New York is among 45 states that signed on to teaching a new, more rigorous curriculum called the Common Core. The general idea is two-fold: raise the standard of information that students must know, and create consistency across the public education landscape to help the US remain competitive in a global economy.
Seventh-grade students learning math in Chicago’s schools, for example, should be able to come to the Greece schools with the same level of understanding because they've been taught the same curriculum.
But many educators have concerns about whether the Common Core is being implemented properly, and if it is being implemented too soon.
A recent study by the University of Rochester, Western Michigan University, Michigan State University, and Washington State University Tri-Cities indicates that some of those concerns are warranted.
The researchers found that more support and resources are needed in order for educators to put the state standards for the math portion of the core curriculum into practice. After surveying 403 middle school math teachers in 43 states, the researchers found that while the teachers are familiar with the new math curriculum and they perceived it to be more rigorous than the state standards it replaces, the teachers needed more help and preparation to teach it to their students.

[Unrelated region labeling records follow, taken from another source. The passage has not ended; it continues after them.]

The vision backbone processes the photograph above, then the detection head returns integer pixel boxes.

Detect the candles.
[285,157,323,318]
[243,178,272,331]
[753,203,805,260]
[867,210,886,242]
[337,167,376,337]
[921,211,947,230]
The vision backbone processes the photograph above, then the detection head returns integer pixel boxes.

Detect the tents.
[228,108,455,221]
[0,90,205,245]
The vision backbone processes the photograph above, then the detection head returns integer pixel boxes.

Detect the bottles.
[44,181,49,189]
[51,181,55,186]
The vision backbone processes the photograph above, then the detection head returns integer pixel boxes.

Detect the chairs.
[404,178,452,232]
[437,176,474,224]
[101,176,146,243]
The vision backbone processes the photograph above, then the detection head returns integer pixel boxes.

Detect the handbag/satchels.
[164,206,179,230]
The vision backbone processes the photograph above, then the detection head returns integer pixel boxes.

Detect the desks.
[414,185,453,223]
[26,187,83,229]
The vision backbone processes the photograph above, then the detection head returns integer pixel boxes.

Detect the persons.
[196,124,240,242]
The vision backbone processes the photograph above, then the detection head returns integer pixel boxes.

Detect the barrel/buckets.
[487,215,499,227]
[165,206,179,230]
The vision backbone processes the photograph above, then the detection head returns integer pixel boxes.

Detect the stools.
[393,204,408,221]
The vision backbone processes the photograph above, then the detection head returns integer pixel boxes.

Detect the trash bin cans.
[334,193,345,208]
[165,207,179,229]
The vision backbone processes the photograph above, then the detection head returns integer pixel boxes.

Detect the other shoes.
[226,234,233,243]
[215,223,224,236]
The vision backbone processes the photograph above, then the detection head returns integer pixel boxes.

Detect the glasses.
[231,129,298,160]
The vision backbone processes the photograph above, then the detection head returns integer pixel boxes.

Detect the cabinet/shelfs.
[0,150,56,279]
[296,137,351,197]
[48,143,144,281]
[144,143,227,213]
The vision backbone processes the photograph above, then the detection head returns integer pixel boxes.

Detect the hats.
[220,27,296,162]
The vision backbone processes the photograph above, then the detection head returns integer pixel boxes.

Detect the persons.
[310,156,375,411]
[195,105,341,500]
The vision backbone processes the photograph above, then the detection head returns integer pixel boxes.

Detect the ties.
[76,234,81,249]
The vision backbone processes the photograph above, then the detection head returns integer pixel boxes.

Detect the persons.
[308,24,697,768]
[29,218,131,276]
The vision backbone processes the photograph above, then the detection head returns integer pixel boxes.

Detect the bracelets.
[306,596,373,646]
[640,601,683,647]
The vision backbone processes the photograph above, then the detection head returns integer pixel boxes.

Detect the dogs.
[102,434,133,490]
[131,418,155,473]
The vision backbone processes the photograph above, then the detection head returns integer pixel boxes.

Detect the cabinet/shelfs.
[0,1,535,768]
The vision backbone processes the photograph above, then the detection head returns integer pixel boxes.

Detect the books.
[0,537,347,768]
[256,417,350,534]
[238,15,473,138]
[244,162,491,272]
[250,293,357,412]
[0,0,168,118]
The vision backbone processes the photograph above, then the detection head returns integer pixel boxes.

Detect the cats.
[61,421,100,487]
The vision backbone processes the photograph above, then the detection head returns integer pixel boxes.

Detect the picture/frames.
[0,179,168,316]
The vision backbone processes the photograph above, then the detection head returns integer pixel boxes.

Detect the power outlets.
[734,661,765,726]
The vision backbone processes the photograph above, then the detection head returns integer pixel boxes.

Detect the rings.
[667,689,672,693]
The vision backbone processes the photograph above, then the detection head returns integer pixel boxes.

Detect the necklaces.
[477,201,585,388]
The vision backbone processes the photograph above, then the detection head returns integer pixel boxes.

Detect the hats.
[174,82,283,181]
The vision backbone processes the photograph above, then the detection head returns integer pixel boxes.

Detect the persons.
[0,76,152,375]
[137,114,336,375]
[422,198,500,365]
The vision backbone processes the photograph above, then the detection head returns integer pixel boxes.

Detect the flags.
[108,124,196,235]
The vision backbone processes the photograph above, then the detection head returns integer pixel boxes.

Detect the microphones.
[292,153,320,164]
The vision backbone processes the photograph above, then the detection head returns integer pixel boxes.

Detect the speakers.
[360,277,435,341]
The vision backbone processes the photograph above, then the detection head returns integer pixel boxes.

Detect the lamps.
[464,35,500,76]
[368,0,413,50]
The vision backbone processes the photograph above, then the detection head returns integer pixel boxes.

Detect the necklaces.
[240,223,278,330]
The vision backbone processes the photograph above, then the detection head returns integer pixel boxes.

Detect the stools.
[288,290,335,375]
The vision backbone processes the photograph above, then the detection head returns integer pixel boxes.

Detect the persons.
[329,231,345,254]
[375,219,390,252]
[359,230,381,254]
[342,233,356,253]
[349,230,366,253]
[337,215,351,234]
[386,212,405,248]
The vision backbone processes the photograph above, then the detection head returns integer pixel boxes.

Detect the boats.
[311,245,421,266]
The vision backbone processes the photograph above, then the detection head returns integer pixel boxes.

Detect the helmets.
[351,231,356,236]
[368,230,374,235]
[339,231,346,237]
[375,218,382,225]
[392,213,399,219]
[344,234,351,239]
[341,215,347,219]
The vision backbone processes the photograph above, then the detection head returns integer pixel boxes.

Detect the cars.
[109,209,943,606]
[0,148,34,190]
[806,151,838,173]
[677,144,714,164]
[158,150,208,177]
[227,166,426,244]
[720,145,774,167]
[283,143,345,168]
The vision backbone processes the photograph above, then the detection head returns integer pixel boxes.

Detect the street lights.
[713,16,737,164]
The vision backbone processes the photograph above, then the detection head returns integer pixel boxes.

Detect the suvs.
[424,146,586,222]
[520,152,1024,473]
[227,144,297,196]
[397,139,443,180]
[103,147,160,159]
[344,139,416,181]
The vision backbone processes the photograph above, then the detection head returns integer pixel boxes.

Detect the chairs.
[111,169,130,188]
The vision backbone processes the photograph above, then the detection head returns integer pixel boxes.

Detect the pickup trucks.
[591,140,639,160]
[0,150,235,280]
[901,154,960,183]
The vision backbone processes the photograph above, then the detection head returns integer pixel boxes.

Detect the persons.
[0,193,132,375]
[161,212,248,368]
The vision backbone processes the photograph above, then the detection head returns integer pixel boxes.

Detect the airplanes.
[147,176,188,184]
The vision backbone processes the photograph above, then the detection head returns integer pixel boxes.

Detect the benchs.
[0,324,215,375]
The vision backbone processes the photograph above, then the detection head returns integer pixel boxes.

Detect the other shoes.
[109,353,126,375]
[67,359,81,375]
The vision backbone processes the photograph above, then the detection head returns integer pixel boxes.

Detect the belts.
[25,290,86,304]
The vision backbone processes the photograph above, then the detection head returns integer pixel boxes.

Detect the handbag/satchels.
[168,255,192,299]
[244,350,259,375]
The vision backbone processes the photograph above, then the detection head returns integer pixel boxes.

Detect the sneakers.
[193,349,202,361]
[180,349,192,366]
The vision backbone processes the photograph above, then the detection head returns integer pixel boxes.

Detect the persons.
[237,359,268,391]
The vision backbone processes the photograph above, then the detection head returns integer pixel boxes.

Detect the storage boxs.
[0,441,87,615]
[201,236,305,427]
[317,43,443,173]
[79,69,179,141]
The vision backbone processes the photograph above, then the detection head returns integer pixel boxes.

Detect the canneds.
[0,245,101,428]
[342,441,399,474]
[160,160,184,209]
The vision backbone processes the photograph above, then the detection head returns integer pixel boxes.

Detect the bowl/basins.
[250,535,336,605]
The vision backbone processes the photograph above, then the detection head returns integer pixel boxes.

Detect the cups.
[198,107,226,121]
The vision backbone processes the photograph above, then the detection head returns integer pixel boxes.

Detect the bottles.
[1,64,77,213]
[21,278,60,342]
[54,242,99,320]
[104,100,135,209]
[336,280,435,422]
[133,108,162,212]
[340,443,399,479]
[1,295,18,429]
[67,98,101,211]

Many of the teachers are still using textbooks and other materials created before the new curriculum was developed. Many teachers, according to the research, also would benefit from more professional development so they can be more effective in the classroom.
The research is especially important to educators, since teachers and principals in many states — including New York— will receive professional evaluations linked to test results.
Educators and their unions say that it’s too early to begin evaluating teachers when the Common Core curriculum is still being implemented, and some have sought delays in the evaluations.
“The teachers are feeling this is a big deal and it’s going to be hard to do, and they haven’t been fully prepared,” says Jeffrey Choppin, associate professor at the UR’s Warner School of Education.